[RAW DATA — start]

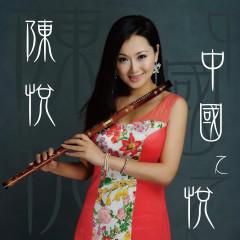 中国之悦 - 陈悦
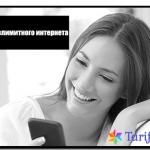 Безлимитный мобильный интернет Теле2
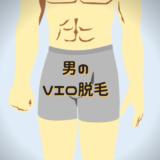 「ハイジ男子」急増中!?男のアンダーヘア処理の最新実態調査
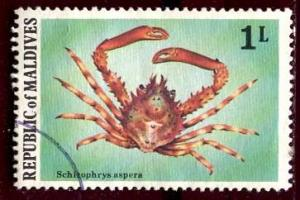 Maldive; 1978: Sc. # 758: O/Used CTO Single Stamp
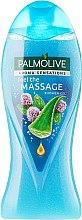 """Voňavky, Parfémy, kozmetika Sprchový gél """"Feel the Massage"""" - Palmolive Shower Gel"""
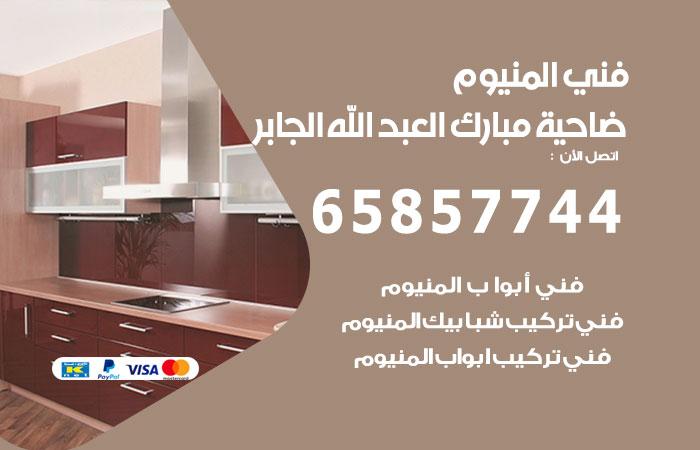 معلم صيانة المنيوم ضاحية مبارك العبدالله الجابر
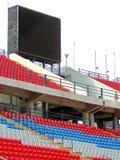 Sportstadion für die nationalen und internationalen Sitzungen Stockfotos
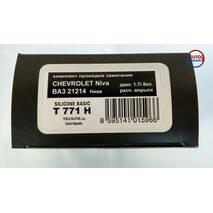 Провода зажигания ВАЗ 21214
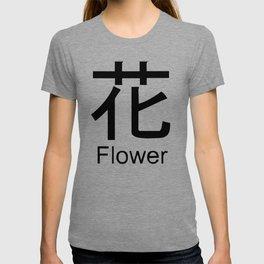 Flower Japanese Writing Logo Icon T-shirt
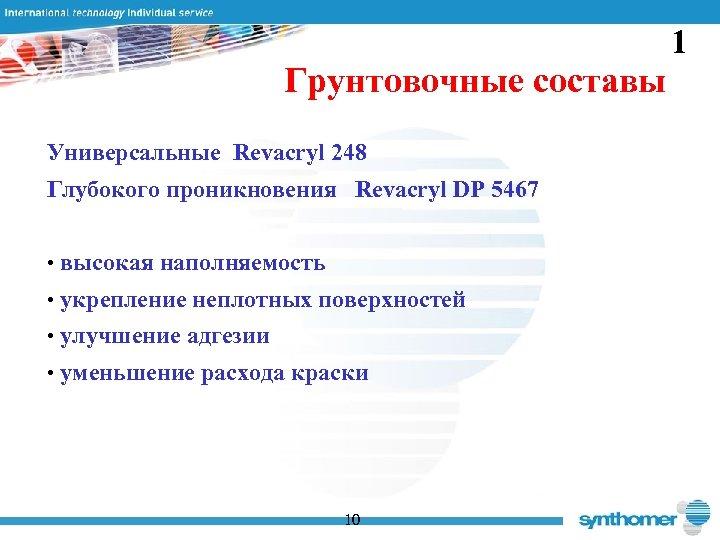 Грунтовочные составы Универсальные Revacryl 248 Глубокого проникновения Revacryl DP 5467 • высокая наполняемость •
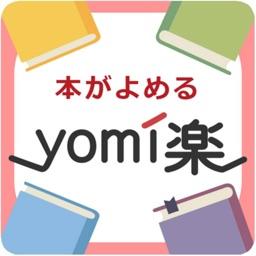 Yomiraku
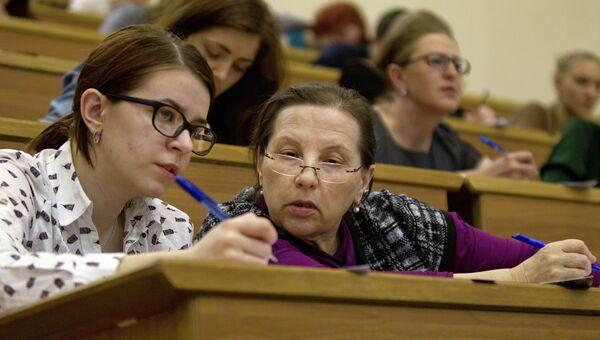 Акция Тотальный диктант в регионах России, архивное фото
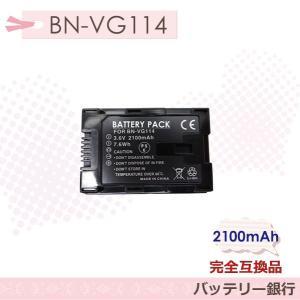 Victor BN-VG114/BN-VG109/BN-VG119/VG108互換バッテリーBN-VG109/BN-VG119/BN-VG129/BN-VG107/ BN-VG108/ BN-VG114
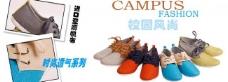 淘宝 男鞋广告图片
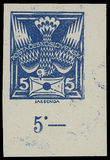 199288 / 3338 - Philately / Czechoslovakia 1918-39 - ex PYTLÍČEK / Dove 1920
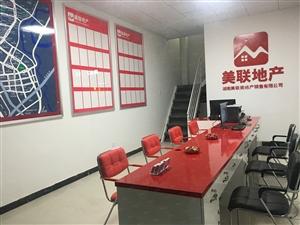 茶祖云阳城三房二厅全新毛坯房单价3790/平机会房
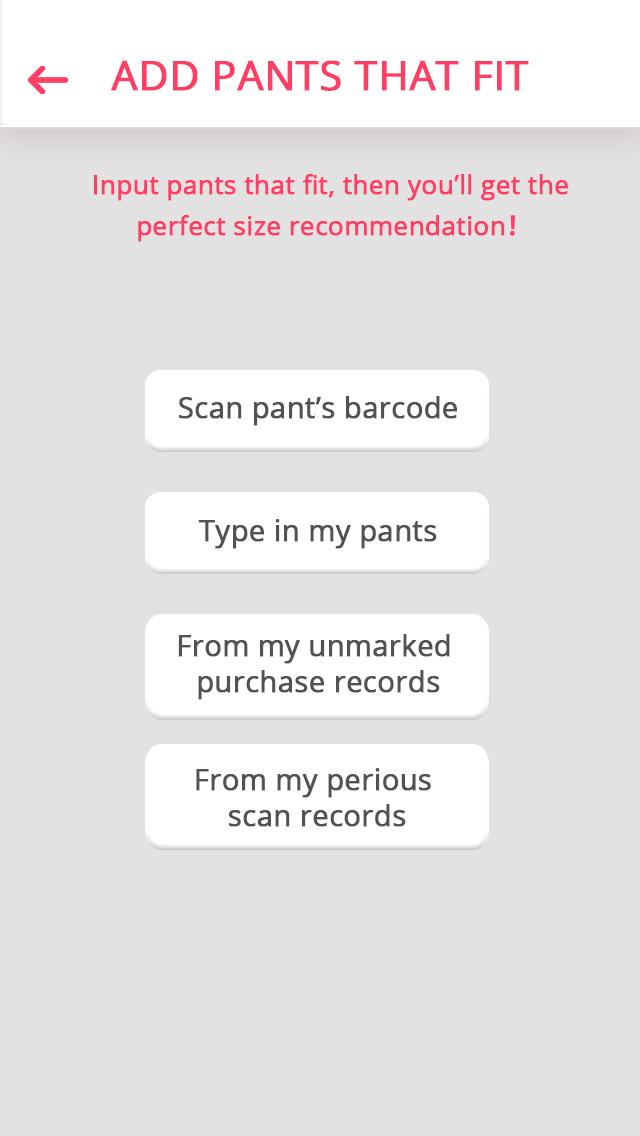 Input Screen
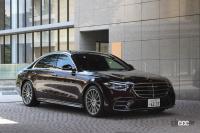 メルセデス・ベンツ Sクラスの対話型インフォテインメントシステム「MBUX」の進化など、見どころ満載のインテリア - Mercedes_Benz_Sclass_20210428_2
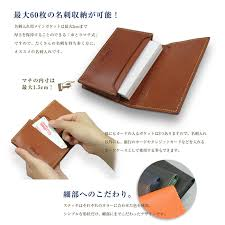 Engraved Leather Business Card Holder Nep Rakuten Global Market Business Card Holder And Credit Card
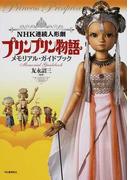 NHK連続人形劇プリンプリン物語メモリアル・ガイドブック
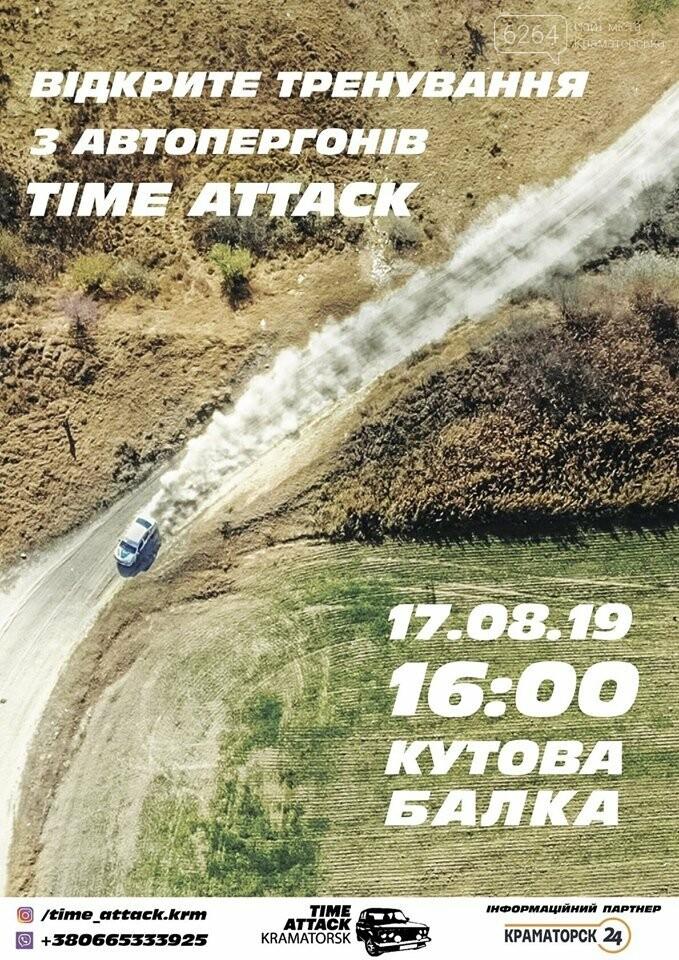 Завтра у Краматорську відбудуться автоперегони, фото-1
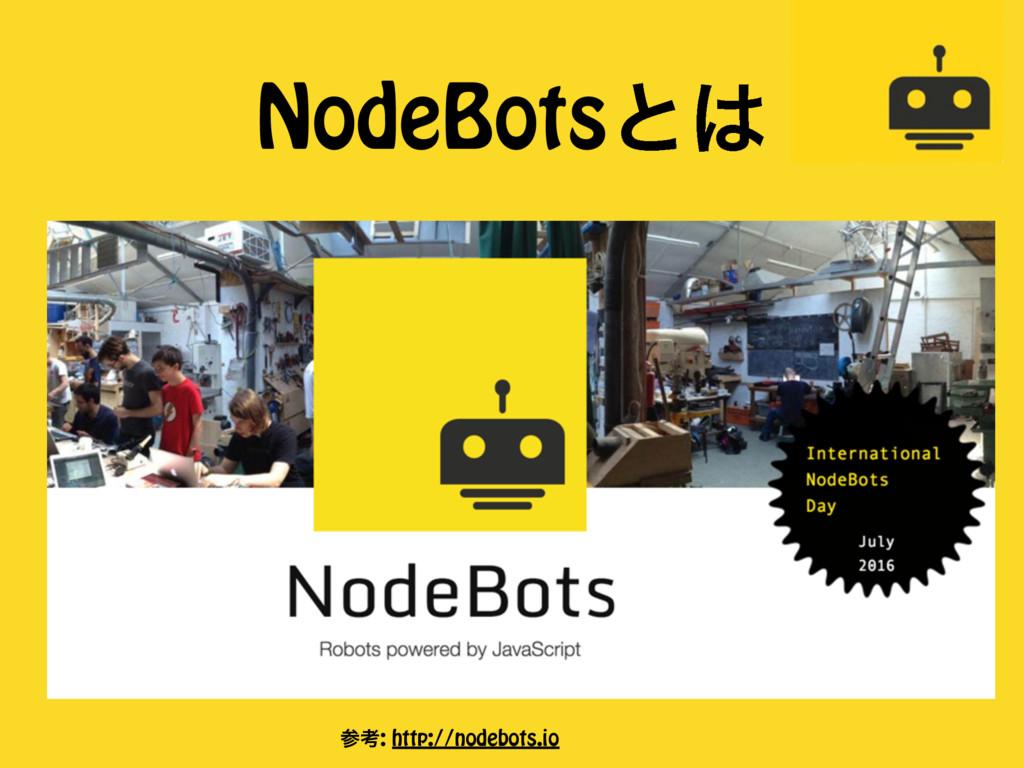 NodeBotsͱ ߟ: http://nodebots.io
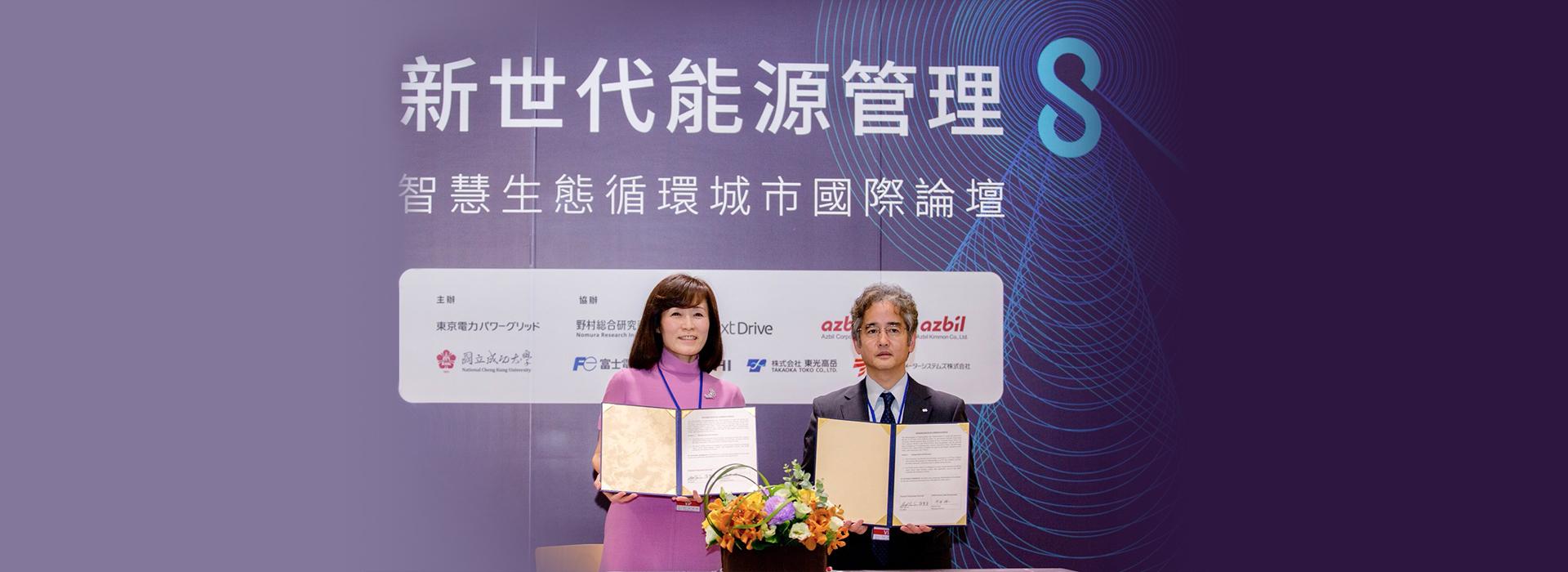 成功大學與東京電力集團簽署合作備忘錄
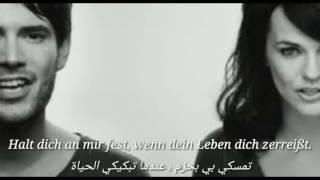 تمسكي بي بحزم أغنية ألمانية مترجمة للعربية ، halt dich an mir fest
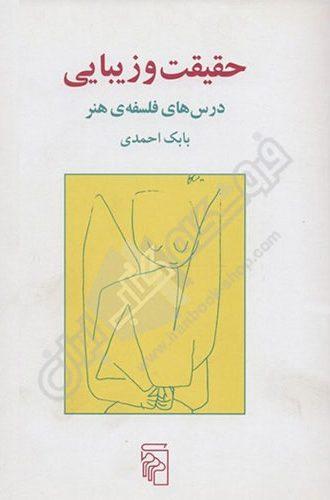 کتاب حقیقت و زیبایی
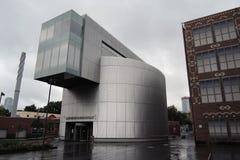 Muzeum Rosyjski impresjonizm w Moskwa Zdjęcie Stock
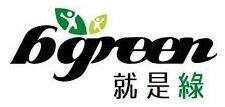 Bgreen就是綠運動家具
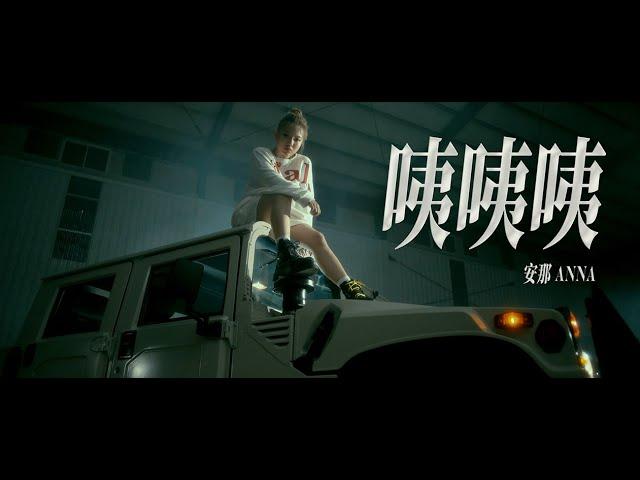 安那 ANNA【咦咦咦】Official Music Video
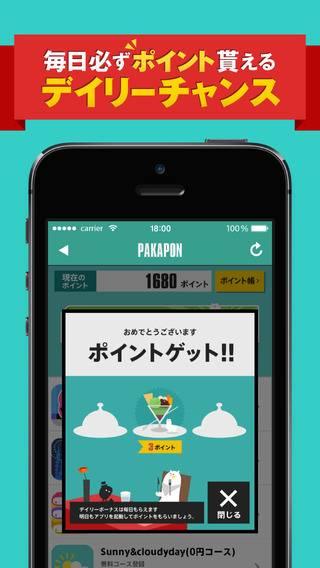 「パカポン パカパカ貯まるお得なポイントアプリ」のスクリーンショット 1枚目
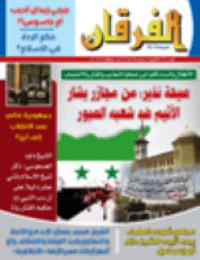مجلة الفرقان العدد 674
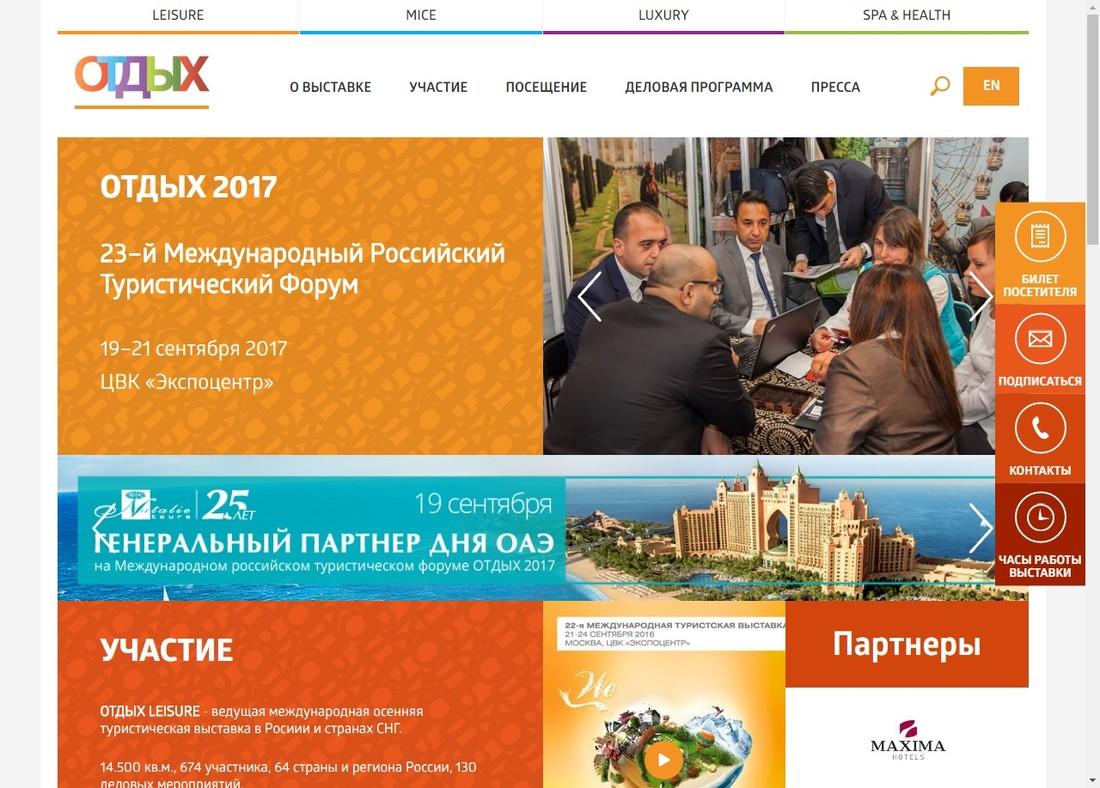 Во вторник открывается выставка «Отдых-2017», ставка сделана на эффективность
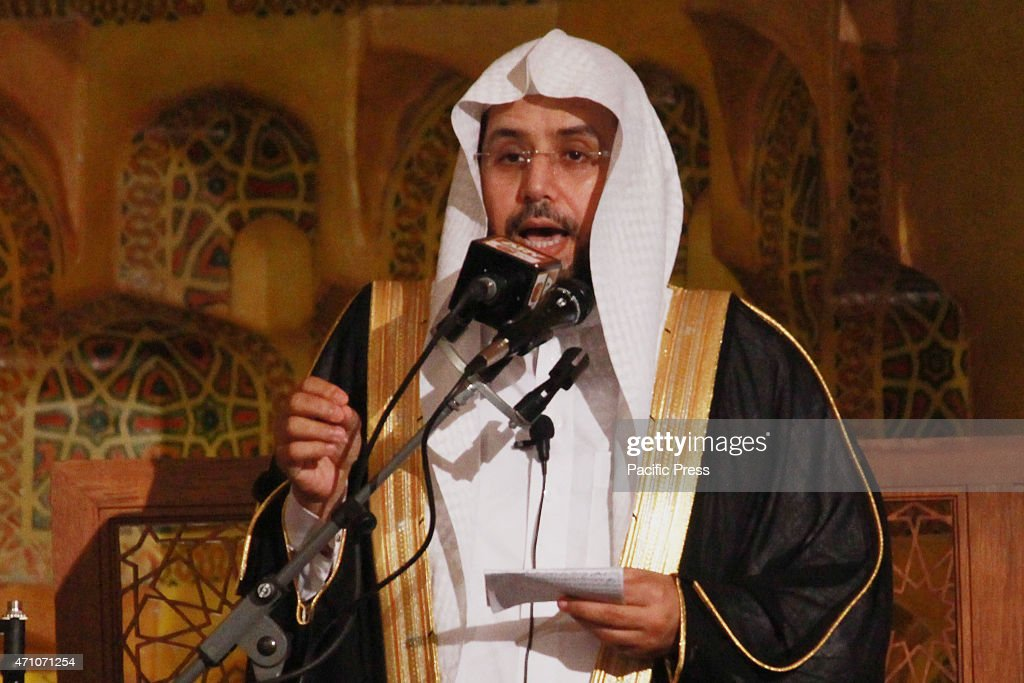 Non Muslim Perspective On The Revolution Of Imam Hussain: Saudi Arabian Imam-e-Kaaba Sheikh Khalid Al Ghamdi Offers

[RAW DATA — finish]

### EXERCISE PROMPT
An exact copy of the entries above is needed, with the pictures removed.

### THE ANSWER
 中国之悦 - 陈悦
 Безлимитный мобильный интернет Теле2
 「ハイジ男子」急増中!?男のアンダーヘア処理の最新実態調査
 Maldive; 1978: Sc. # 758: O/Used CTO Single Stamp
 """Voňavky, Parfémy, kozmetika Sprchový gél """"Feel the Massage"""" - Palmolive Shower Gel"""
 معلم صيانة المنيوم ضاحية مبارك العبدالله الجابر
 Sportstadion für die nationalen und internationalen Sitzungen Stockfotos
 Провода зажигания ВАЗ 21214
 Flower Japanese Writing Logo Icon T-shirt
 Грунтовочные составы Универсальные Revacryl 248 Глубокого проникновения Revacryl DP 5467 • высокая наполняемость •
 Yomiraku
 Акция Тотальный диктант в регионах России, архивное фото
 Victor BN-VG114/BN-VG109/BN-VG119/VG108互換バッテリーBN-VG109/BN-VG119/BN-VG129/BN-VG107/ BN-VG108/ BN-VG114
 淘宝 男鞋广告图片
 199288 / 3338 - Philately / Czechoslovakia 1918-39 - ex PYTLÍČEK / Dove 1920
 茶祖云阳城三房二厅全新毛坯房单价3790/平机会房
 Input Screen
 メルセデス・ベンツ Sクラスの対話型インフォテインメントシステム「MBUX」の進化など、見どころ満載のインテリア - Mercedes_Benz_Sclass_20210428_2
 Engraved Leather Business Card Holder Nep Rakuten Global Market Business Card Holder And Credit Card
 NHK連続人形劇プリンプリン物語メモリアル・ガイドブック
 Завтра у Краматорську відбудуться автоперегони, фото-1
 NodeBotsͱ ߟ: http://nodebots.io
 成功大學與東京電力集團簽署合作備忘錄
 تمسكي بي بحزم أغنية ألمانية مترجمة للعربية ، halt dich an mir fest
 کتاب حقیقت و زیبایی
 Muzeum Rosyjski impresjonizm w Moskwa Zdjęcie Stock
 Bgreen就是綠運動家具
 安那 ANNA【咦咦咦】Official Music Video
 「パカポン パカパカ貯まるお得なポイントアプリ」のスクリーンショット 1枚目
مجلة الفرقان العدد 674
 Во вторник открывается выставка «Отдых-2017», ставка сделана на эффективность
 Non Muslim Perspective On The Revolution Of Imam Hussain: Saudi Arabian Imam-e-Kaaba Sheikh Khalid Al Ghamdi Offers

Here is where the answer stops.